- Directive -
Rewrite the items below with "lens" in place of every "camera", keeping everything else the same and omitting the pictures.

[Excerpts of spatial question data]

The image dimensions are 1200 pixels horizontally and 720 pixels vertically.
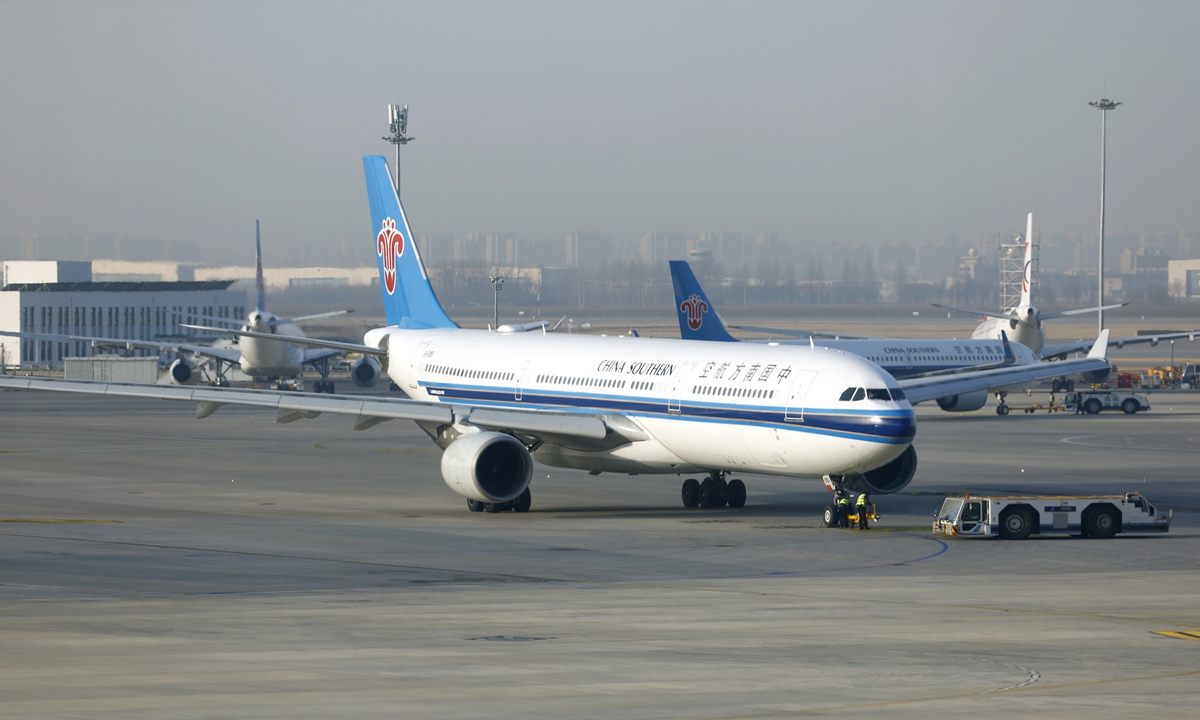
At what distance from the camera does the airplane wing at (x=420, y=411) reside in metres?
35.5

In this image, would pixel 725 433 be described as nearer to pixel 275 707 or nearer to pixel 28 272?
pixel 275 707

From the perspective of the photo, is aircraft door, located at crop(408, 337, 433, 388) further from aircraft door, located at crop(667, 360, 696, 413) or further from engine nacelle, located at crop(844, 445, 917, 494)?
engine nacelle, located at crop(844, 445, 917, 494)

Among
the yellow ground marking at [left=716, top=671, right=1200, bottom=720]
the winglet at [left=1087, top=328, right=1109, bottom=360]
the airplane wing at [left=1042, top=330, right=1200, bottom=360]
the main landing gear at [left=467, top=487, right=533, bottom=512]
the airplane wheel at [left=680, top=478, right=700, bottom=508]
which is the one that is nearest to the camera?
the yellow ground marking at [left=716, top=671, right=1200, bottom=720]

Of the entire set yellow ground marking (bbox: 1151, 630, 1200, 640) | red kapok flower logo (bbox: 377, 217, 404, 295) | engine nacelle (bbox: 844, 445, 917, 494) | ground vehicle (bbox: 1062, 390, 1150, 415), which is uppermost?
red kapok flower logo (bbox: 377, 217, 404, 295)

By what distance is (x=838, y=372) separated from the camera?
32375mm

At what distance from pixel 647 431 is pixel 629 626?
15814mm

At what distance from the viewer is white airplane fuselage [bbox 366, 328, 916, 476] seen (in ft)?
104

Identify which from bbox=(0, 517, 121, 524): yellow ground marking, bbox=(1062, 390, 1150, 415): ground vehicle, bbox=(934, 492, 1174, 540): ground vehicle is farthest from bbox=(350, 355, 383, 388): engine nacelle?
bbox=(934, 492, 1174, 540): ground vehicle

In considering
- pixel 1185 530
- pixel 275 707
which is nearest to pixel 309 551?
pixel 275 707

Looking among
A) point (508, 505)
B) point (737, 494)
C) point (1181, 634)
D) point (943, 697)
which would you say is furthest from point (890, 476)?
point (943, 697)

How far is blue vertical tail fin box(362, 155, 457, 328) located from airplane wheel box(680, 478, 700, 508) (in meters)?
12.8

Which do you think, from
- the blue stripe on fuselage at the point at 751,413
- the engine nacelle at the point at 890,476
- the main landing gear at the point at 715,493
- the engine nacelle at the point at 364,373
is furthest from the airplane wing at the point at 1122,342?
the blue stripe on fuselage at the point at 751,413

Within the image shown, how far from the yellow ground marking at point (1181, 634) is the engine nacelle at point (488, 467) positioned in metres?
17.7

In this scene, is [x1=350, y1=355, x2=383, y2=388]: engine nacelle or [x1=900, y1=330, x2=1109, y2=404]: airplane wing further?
[x1=350, y1=355, x2=383, y2=388]: engine nacelle
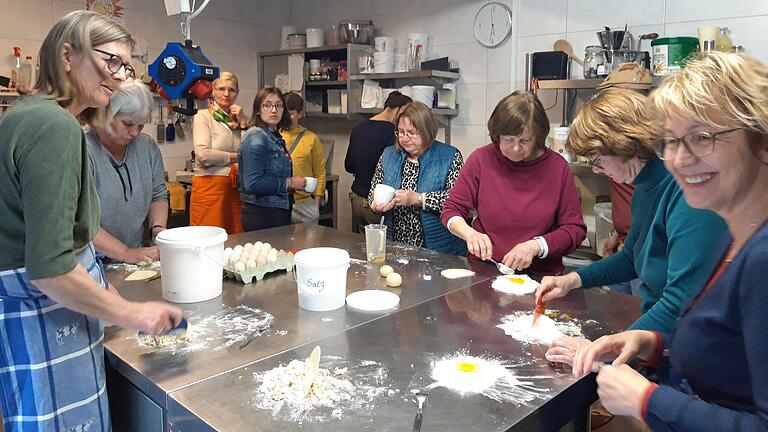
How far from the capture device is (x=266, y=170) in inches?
147

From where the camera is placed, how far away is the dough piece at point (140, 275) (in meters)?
2.11

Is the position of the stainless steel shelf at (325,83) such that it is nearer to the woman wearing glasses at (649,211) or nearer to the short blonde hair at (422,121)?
the short blonde hair at (422,121)

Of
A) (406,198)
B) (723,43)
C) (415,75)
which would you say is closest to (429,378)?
(406,198)

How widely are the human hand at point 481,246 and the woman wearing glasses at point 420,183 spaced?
62 centimetres

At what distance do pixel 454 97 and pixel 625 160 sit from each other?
2.99 meters

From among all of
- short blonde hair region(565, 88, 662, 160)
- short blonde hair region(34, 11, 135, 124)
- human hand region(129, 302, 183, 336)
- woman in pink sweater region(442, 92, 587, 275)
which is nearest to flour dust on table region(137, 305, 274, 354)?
human hand region(129, 302, 183, 336)

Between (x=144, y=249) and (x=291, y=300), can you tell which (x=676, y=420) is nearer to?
(x=291, y=300)

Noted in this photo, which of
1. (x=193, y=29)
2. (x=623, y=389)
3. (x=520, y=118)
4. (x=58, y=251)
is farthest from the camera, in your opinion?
(x=193, y=29)

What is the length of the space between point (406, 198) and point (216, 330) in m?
1.38

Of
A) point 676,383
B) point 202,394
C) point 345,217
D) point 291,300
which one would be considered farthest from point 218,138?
point 676,383

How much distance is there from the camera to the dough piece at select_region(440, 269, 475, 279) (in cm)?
217

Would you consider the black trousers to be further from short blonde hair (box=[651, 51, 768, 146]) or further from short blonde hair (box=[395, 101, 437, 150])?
short blonde hair (box=[651, 51, 768, 146])

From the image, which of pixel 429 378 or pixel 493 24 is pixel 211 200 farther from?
pixel 429 378

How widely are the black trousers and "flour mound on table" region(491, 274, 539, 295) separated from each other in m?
2.09
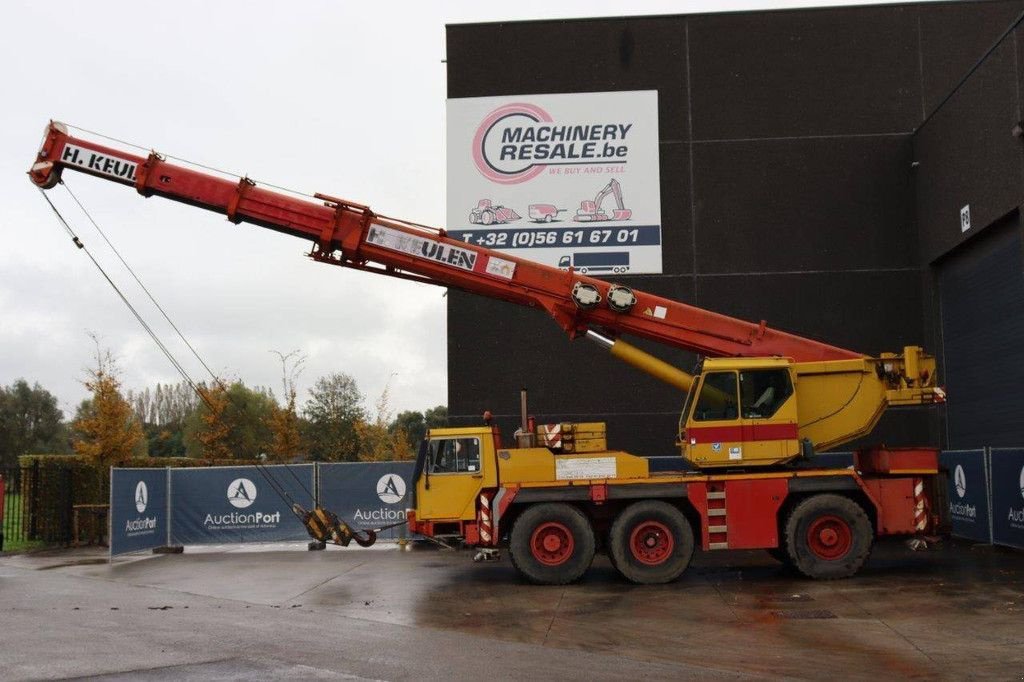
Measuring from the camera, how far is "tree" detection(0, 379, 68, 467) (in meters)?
65.2

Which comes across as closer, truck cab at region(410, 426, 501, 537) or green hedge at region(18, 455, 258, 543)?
truck cab at region(410, 426, 501, 537)

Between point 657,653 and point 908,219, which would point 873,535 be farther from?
point 908,219

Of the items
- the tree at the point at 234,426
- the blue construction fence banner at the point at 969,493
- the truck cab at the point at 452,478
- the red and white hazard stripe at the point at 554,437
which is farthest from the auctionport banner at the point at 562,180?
the tree at the point at 234,426

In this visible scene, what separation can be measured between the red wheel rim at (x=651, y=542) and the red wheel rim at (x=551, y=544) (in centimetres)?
100

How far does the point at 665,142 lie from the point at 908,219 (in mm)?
6102

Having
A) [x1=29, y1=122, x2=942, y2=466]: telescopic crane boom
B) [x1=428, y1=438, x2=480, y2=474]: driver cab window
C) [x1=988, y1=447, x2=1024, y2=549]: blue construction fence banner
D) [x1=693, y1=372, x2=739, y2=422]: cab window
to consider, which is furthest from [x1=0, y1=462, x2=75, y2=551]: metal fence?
[x1=988, y1=447, x2=1024, y2=549]: blue construction fence banner

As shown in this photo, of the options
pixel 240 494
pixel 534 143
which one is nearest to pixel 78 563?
pixel 240 494

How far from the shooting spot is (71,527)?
23.9 meters

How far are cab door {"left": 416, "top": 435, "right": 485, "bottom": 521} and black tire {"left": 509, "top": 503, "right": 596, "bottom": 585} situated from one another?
42.6 inches

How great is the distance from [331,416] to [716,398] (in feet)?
117

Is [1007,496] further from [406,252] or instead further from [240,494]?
[240,494]

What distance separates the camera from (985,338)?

- Exercise result -
The image dimensions are 1200 pixels horizontally and 720 pixels vertically.
At what distance from the lens does the airplane wing at (x=420, y=411) reside in metres?
35.5

In this image, would pixel 725 433 be described as nearer to pixel 275 707 or nearer to pixel 28 272?
pixel 275 707

From the perspective of the photo, is aircraft door, located at crop(408, 337, 433, 388) further from aircraft door, located at crop(667, 360, 696, 413) or further from engine nacelle, located at crop(844, 445, 917, 494)?
engine nacelle, located at crop(844, 445, 917, 494)

Among
the yellow ground marking at [left=716, top=671, right=1200, bottom=720]
the winglet at [left=1087, top=328, right=1109, bottom=360]
the airplane wing at [left=1042, top=330, right=1200, bottom=360]
the main landing gear at [left=467, top=487, right=533, bottom=512]
the airplane wheel at [left=680, top=478, right=700, bottom=508]
which is the one that is nearest to the lens?
the yellow ground marking at [left=716, top=671, right=1200, bottom=720]

Of the entire set yellow ground marking (bbox: 1151, 630, 1200, 640) | red kapok flower logo (bbox: 377, 217, 404, 295) | engine nacelle (bbox: 844, 445, 917, 494) | ground vehicle (bbox: 1062, 390, 1150, 415), which is uppermost?
red kapok flower logo (bbox: 377, 217, 404, 295)

By what distance is (x=838, y=372) separated from the lens?
32375mm

At what distance from pixel 647 431 is pixel 629 626?
15814mm

At what distance from the viewer is white airplane fuselage [bbox 366, 328, 916, 476] seen (in ft)?
104

Identify which from bbox=(0, 517, 121, 524): yellow ground marking, bbox=(1062, 390, 1150, 415): ground vehicle, bbox=(934, 492, 1174, 540): ground vehicle is farthest from bbox=(350, 355, 383, 388): engine nacelle?
bbox=(934, 492, 1174, 540): ground vehicle

In considering
- pixel 1185 530
- pixel 275 707
which is nearest to pixel 309 551?
pixel 275 707

Looking among
A) point (508, 505)
B) point (737, 494)
C) point (1181, 634)
D) point (943, 697)
which would you say is furthest from point (890, 476)?
point (943, 697)

How far is blue vertical tail fin box(362, 155, 457, 328) located from airplane wheel box(680, 478, 700, 508) (in meters)?
12.8

Which do you think, from
- the blue stripe on fuselage at the point at 751,413
- the engine nacelle at the point at 890,476
- the main landing gear at the point at 715,493
- the engine nacelle at the point at 364,373
is furthest from the airplane wing at the point at 1122,342?
the blue stripe on fuselage at the point at 751,413

Within the image shown, how far from the yellow ground marking at point (1181, 634) is the engine nacelle at point (488, 467) positioned in metres?
17.7

In this scene, is [x1=350, y1=355, x2=383, y2=388]: engine nacelle or [x1=900, y1=330, x2=1109, y2=404]: airplane wing further?
[x1=350, y1=355, x2=383, y2=388]: engine nacelle
How far from the capture device is (x=266, y=170) in inches?
147

From where the lens is placed, how far away is the dough piece at point (140, 275) (in meters)?
2.11

Is the position of the stainless steel shelf at (325,83) such that it is nearer to the woman wearing glasses at (649,211) or nearer to the short blonde hair at (422,121)?
the short blonde hair at (422,121)

Of
A) (406,198)
B) (723,43)
C) (415,75)
which would you say is closest to (429,378)?
(406,198)

How widely are the human hand at point 481,246 and the woman wearing glasses at point 420,183 spaced?
62 centimetres

At what distance do pixel 454 97 and pixel 625 160 sit from each other?
2.99 meters

From among all of
- short blonde hair region(565, 88, 662, 160)
- short blonde hair region(34, 11, 135, 124)
- human hand region(129, 302, 183, 336)
- woman in pink sweater region(442, 92, 587, 275)
which is nearest to flour dust on table region(137, 305, 274, 354)?
human hand region(129, 302, 183, 336)

Between (x=144, y=249) and (x=291, y=300), can you tell which (x=676, y=420) is nearer to?
(x=291, y=300)

Noted in this photo, which of
1. (x=193, y=29)
2. (x=623, y=389)
3. (x=520, y=118)
4. (x=58, y=251)
is farthest from the lens, in your opinion?
(x=193, y=29)

What is the length of the space between point (406, 198) and point (216, 330) in m?
1.38

Of
A) point 676,383
B) point 202,394
C) point 345,217
D) point 291,300
which one would be considered farthest from point 218,138?
point 676,383

How much distance is there from the lens to the dough piece at select_region(440, 269, 475, 279) (in cm)?
217

Would you consider the black trousers to be further from short blonde hair (box=[651, 51, 768, 146]) or further from short blonde hair (box=[395, 101, 437, 150])?
short blonde hair (box=[651, 51, 768, 146])

From the image, which of pixel 429 378 or pixel 493 24 is pixel 211 200 farther from?
pixel 429 378

How widely are the black trousers and "flour mound on table" region(491, 274, 539, 295) separated from each other in m?
2.09
Measuring from the lens, how far is "tree" detection(0, 379, 68, 467) (in meters)?
65.2

Which comes across as closer, truck cab at region(410, 426, 501, 537) or green hedge at region(18, 455, 258, 543)?
truck cab at region(410, 426, 501, 537)

Between point 657,653 and point 908,219, which would point 873,535 be farther from?
point 908,219

Of the items
- the tree at the point at 234,426
- the blue construction fence banner at the point at 969,493
- the truck cab at the point at 452,478
- the red and white hazard stripe at the point at 554,437
which is farthest from the auctionport banner at the point at 562,180?
the tree at the point at 234,426

In this visible scene, what separation can be measured between the red wheel rim at (x=651, y=542) and the red wheel rim at (x=551, y=544) (in centimetres)?
100

How far does the point at 665,142 lie from the point at 908,219 (in mm)?
6102

Having
A) [x1=29, y1=122, x2=942, y2=466]: telescopic crane boom
B) [x1=428, y1=438, x2=480, y2=474]: driver cab window
C) [x1=988, y1=447, x2=1024, y2=549]: blue construction fence banner
D) [x1=693, y1=372, x2=739, y2=422]: cab window
to consider, which is furthest from [x1=0, y1=462, x2=75, y2=551]: metal fence?
[x1=988, y1=447, x2=1024, y2=549]: blue construction fence banner

As shown in this photo, of the options
pixel 240 494
pixel 534 143
which one is nearest to pixel 78 563?
pixel 240 494

How far from the shooting spot is (71,527)?
23.9 meters

How far are cab door {"left": 416, "top": 435, "right": 485, "bottom": 521} and black tire {"left": 509, "top": 503, "right": 596, "bottom": 585} situated from one another?
42.6 inches

How great is the distance from [331,416] to [716,398] (in feet)?
117

Is [1007,496] further from [406,252] or instead further from [240,494]?
[240,494]

What distance separates the lens from (985,338)?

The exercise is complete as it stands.